事实上,自从提过一句关于10年前的刺杀案的某个不为人知的真相后,再次回复到一直以来的惜字如金的状态。
即便是对着Ralph Lyon也是如此。
一位政治家就是能把第一流的人的力量和第二流的人的信条结合起来的,总的来说并不是什么特别才华横溢的人才能做的工作,但很明显,大不列颠及北爱尔兰联合王国的第54位首相,在53位前任首相的权利基础上,得到了更多的权利。
“首相没有什么了不起的,”坐在他对面的首相在结束一个视频短会后突然开口,“首相的职责是管理一批野心勃勃和性情多变的人,其中有些人会自认为不是他的死敌也是他的对手,因此,首相本人的见地注定要被拉下来,降到一般人的水平。”
“但你看起来并不是个老实人。”Erik Lehnsherr沉默片刻,最终做出如此评价。
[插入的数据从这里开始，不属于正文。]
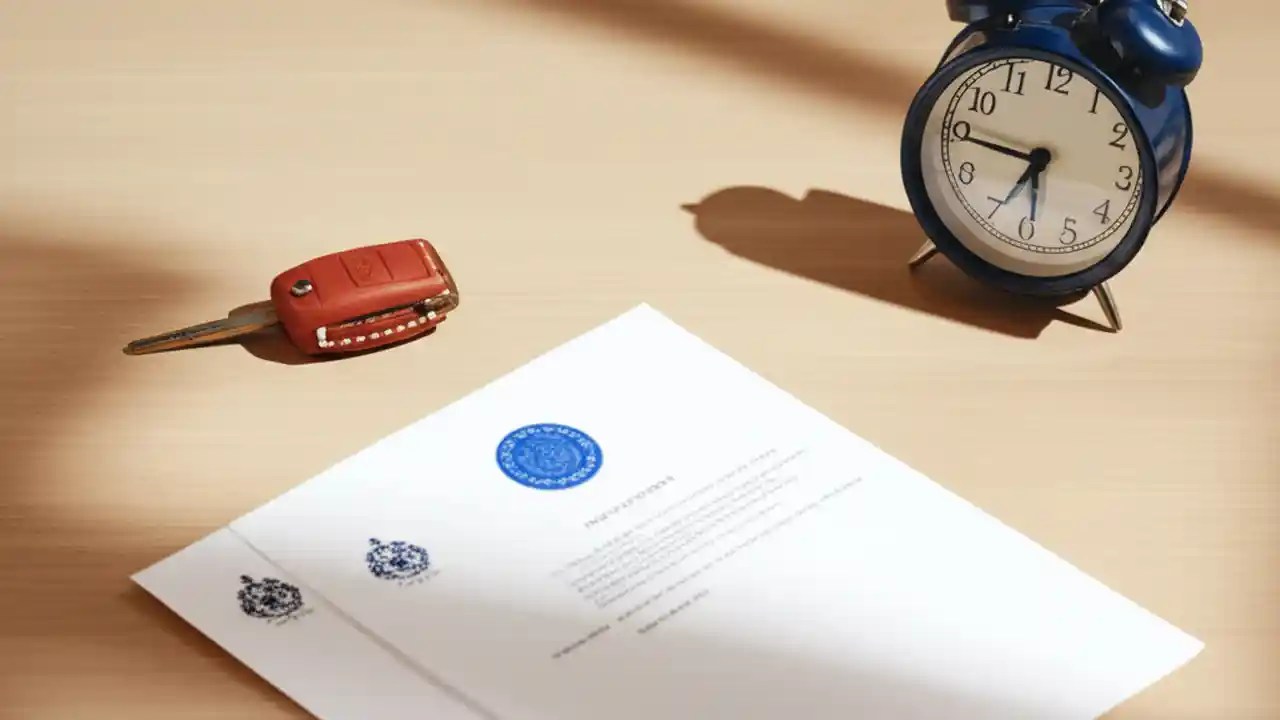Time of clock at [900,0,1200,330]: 6:45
“当然,没有人爱唱独角戏。”Lyon先生笑了笑,“在我看来,只要我们大家说的是同一件事,我们说些什么关系并不大。”
“那倒是值得庆幸。”
“不不不,Lehnsherr先生,那是你的错觉。首相的意愿,并不代表英国民众的意愿,更不代表联合国的意愿,有的时候,甚至不代表首相自己本人的意愿。”
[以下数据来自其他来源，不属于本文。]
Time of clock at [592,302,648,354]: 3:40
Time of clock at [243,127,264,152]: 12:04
“所以,你是希望发生些什么来迫使民众的意愿达到首相的意愿的高度,还是首相放弃见地去迎合普通民众?”他挑眉,面无表情地和对方对视,“恕我直言,无论哪条路,都是。。。”
“那么变种人的权益呢?适应还是愤怒?”
有那么一瞬间,他突然觉得还是Lyon家的小女孩比较好说话——自从他拒绝与Cynthia Lyon进行除必要交流外后的多余交流后,这还是他第一次产生这种怪诞的想法。
虽然蠢了点,但是跟她父亲一比,真的一点都不烦人。
彼时,小姑娘站在首相官邸门口,看着拒绝说更多话的自己,一脸纠结又无奈,“你看,很多事你都知道,所以你到底在生什么气啊?”
其实还是挺烦人的。
一直到站在波兰的土地上,他才明白自己究竟在气什么。
不是对人,也不是对事,只是单纯地对着无能为力又因为所谓“革命”而选择性遗忘的自己。
“复仇”也只是其中一面而已。
剑桥毕业的大小姐跟在他身后,东张西望。
在过去几年,他所居住的地方,也算是波兰东南部一个很古老的小镇,有一个很好听的名字,叫Zalipie。
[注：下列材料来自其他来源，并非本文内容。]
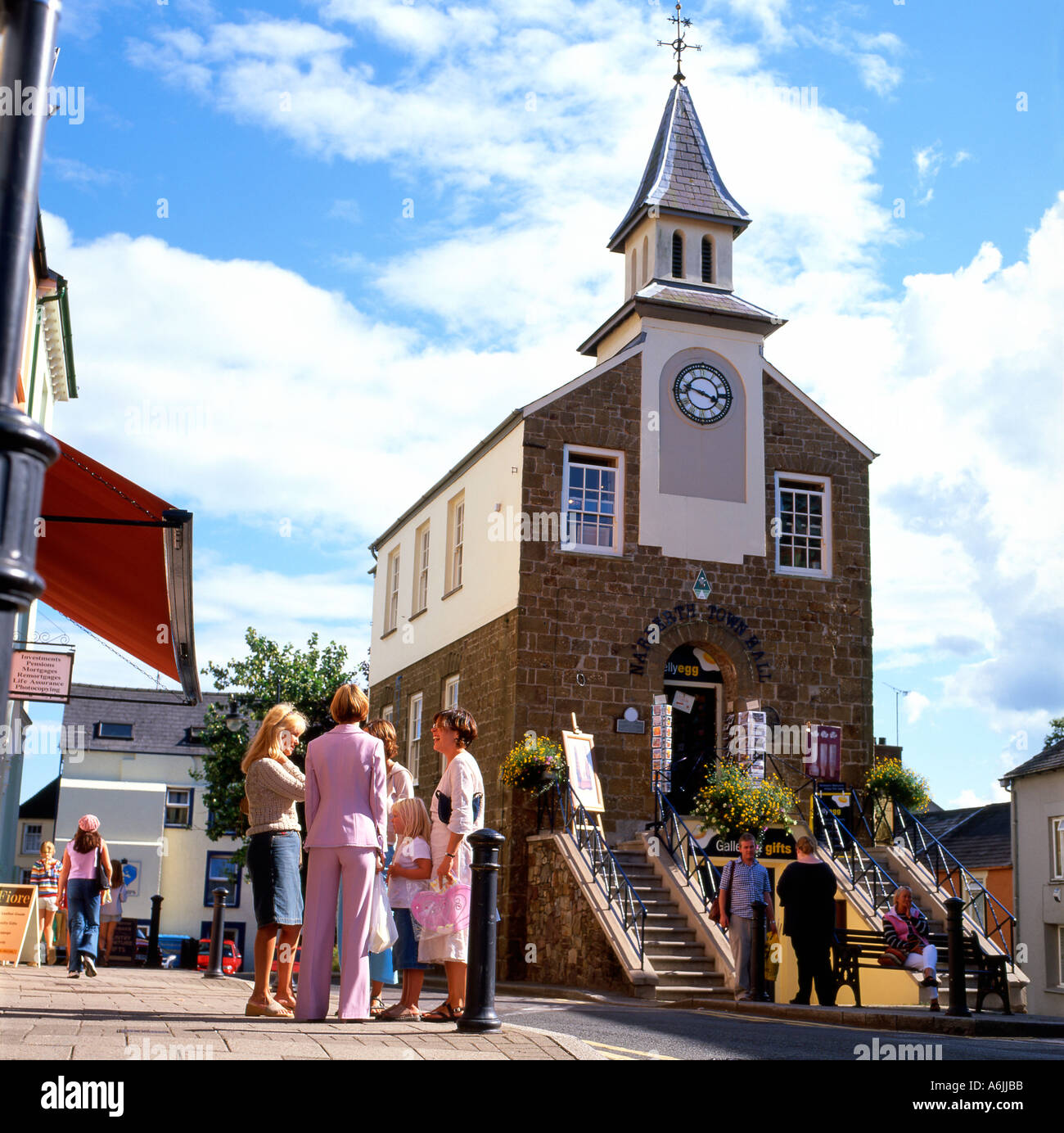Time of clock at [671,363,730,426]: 3:47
当地的妇女喜欢在自家的房子上画上五颜六色的图案——据说最初是为了掩盖排放的烟气在墙壁上留下的痕迹,但这项传统,明显已经随着时间的推移而变得越来越随处可见,箱子,狗舍,水井,木桶,都被五彩缤纷所覆盖。
他最初决定定居在这里,就是因为这里的安宁祥和与色彩斑斓。
“这里的风俗保存得真不错。”Cynthia Lyon背着手盯着墙壁上大片蔷薇,“这是谁画的?”
他循着声音看了过去,“Magda,我的妻子。”声音微微颤抖,但不易察觉。
“那她一定是个温柔又懂得生活的女人。”对方果然没有察觉,目不转睛地盯着墙上的粉红,声音里满满都是由衷的赞叹。
“。。。是啊。。。”
“你们结婚多久了?有孩子么?男孩还是女孩?我觉得你要是有女儿,肯定会是个把她宠成小公主的好父亲。”
他突然觉得嗓子生疼,干涩又恶心,卡在喉管里。头也发胀,里面的血管一下一下跳动,连眼眶都酸涩疼痛。
“她们。。。死了。”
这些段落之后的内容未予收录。